Incredibly, the word “awkward” makes up for seven out of every million words used in today’s modern written English. (That number may go higher with this presidency shift.) In fact, we might want to expand our vocabulary to include “awkwardish,” a word that has been around since the 1600s.
As usual, Yiddish, the language of shlemiel and shlemazel, has a great word for awkward. The sound itself captures this moment — umgelumpert. And for “awkwardness” there is the fabulous umgelumpertkayt. To stay sane in this moment, you can always plug in varieties of the word “awkward” into the Yiddish word and phrase tool at the University of Kentucky.
But back to the OG “awkward.”
The OED points out that “awkward” is both an adjective and an adverb, though the adverb is obsolete. But hey, it meant “In the wrong direction, in the wrong way.” Starting in the 1340s, it meant “Upside down; hindside foremost.” (That sounds right to me.) And the Oxford even offers an example, which I am quoting because all of it is fabulous, including the source: “Þe world þai all awkeward sett” from R. Rolle, Pricke of Conscience, 1541
I also liked the 1440s-era definition: “In a backward direction, with a back stroke.”
Most of all, though, I feel partial to obsolete adverb definition 7a in the Oxford English Dictionary. “Not easy to deal with; requiring cautious action; euphemistic for ‘rather dangerous’.”
Yup. I think some of us are afraid to say “rather dangerous,” or maybe we are too tired to face it again.

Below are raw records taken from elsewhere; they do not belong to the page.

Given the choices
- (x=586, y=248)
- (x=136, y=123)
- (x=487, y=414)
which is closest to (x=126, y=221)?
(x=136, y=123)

In a moment when Pulitzer Prize-winning cartoonist Ann Telnaes of The Washington Post quit after her cartoon showing tech titans on bended knee in deference to Trump wasn’t allowed to run, and after an election season when uber-wealthy men like Jeff Bezos at WaPo and Patrick Soon-Shiong at The Los Angeles Times refused to run presidential endorsements, it may feel safer and easier to say “awkward” instead of the word that really seems to fit here — “Dangerous.” Or, the British understatement of the centuries, “rather dangerous.”